(A sequence of items)

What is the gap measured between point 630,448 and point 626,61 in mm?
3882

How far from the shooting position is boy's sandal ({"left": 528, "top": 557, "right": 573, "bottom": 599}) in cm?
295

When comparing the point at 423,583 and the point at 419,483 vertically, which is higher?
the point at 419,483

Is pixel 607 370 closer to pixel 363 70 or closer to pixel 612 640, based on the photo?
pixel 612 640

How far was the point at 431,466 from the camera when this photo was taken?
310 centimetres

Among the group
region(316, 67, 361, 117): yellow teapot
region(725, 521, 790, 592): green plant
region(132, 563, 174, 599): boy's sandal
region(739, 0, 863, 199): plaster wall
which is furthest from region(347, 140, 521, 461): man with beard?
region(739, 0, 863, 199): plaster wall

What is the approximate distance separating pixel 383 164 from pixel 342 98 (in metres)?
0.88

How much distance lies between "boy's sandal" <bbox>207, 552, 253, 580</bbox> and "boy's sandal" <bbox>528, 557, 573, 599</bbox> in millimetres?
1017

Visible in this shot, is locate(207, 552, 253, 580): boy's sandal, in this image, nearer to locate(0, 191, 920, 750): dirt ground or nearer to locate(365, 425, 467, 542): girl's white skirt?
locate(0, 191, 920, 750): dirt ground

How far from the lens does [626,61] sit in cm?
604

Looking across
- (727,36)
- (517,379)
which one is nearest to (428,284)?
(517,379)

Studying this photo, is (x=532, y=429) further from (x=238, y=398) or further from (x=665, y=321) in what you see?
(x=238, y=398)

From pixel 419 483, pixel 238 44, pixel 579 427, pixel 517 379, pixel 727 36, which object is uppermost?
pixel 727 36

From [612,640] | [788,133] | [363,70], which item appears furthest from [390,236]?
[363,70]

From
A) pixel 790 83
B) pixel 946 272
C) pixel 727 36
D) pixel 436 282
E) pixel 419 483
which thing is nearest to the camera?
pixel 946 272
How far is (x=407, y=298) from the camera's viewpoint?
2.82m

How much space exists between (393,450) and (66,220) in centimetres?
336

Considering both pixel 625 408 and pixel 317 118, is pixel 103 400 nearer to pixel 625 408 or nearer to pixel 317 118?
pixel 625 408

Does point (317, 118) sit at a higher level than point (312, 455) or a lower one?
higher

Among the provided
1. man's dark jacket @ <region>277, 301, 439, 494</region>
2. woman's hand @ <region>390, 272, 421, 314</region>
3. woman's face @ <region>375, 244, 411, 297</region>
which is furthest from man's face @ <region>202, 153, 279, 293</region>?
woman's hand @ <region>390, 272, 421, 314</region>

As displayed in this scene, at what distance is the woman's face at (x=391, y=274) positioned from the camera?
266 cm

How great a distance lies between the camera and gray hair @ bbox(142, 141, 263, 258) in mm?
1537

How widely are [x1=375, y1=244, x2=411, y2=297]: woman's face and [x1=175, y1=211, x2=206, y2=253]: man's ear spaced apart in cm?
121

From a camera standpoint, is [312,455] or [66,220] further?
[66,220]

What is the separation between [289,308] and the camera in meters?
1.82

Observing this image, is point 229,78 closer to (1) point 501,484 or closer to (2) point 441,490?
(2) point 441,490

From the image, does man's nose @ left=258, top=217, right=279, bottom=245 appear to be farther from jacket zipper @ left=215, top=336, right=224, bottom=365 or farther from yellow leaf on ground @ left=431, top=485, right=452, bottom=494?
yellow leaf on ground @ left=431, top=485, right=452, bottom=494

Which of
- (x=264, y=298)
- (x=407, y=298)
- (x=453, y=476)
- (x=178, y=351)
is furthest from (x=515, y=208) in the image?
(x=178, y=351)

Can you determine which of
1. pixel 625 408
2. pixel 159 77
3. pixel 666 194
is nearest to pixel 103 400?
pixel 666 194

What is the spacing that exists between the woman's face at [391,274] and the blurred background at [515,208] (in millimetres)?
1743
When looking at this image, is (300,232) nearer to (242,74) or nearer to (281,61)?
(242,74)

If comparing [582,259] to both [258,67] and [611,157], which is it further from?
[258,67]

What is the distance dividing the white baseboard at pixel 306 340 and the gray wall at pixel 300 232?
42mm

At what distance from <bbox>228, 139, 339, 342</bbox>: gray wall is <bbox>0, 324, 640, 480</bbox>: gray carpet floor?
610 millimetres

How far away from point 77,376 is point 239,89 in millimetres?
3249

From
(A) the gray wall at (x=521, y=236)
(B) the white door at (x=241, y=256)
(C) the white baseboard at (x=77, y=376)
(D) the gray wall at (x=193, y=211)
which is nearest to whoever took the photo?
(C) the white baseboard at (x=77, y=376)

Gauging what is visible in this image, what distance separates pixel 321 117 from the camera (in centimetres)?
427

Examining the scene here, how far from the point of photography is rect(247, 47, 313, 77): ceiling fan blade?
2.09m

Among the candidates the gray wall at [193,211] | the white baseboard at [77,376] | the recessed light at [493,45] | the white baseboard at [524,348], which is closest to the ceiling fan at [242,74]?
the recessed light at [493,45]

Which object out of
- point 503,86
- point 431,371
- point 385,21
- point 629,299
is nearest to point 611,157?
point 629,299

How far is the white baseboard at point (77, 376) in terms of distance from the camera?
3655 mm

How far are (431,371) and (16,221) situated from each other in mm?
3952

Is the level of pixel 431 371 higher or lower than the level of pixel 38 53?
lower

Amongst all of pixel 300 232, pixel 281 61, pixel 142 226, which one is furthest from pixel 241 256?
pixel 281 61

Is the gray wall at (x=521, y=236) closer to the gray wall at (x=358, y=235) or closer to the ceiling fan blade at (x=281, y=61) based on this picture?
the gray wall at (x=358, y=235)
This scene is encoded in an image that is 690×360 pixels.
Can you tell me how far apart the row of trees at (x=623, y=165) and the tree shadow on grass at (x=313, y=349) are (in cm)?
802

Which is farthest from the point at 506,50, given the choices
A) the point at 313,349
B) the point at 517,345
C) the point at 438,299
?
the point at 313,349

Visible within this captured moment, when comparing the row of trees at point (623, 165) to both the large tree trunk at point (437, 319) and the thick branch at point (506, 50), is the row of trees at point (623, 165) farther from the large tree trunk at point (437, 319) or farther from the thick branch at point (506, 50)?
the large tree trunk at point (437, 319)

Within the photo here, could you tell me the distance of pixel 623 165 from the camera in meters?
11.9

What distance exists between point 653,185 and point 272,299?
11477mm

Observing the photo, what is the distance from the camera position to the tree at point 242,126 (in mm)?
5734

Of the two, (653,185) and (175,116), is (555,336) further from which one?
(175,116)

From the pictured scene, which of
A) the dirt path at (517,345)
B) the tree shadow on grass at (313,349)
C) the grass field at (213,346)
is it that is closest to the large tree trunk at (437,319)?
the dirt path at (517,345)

**STATED GOAL:**
Arrange as a numbered list the lines from the one containing "Of the two, (653,185)" through the last line of the items, inclusive, omitting blank lines.

**THE RESPONSE:**
1. Of the two, (653,185) and (175,116), is (555,336) further from which one?
2. (175,116)
3. From the pictured scene, which of
4. A) the dirt path at (517,345)
5. B) the tree shadow on grass at (313,349)
6. C) the grass field at (213,346)
7. is it that is closest to the large tree trunk at (437,319)?
8. the dirt path at (517,345)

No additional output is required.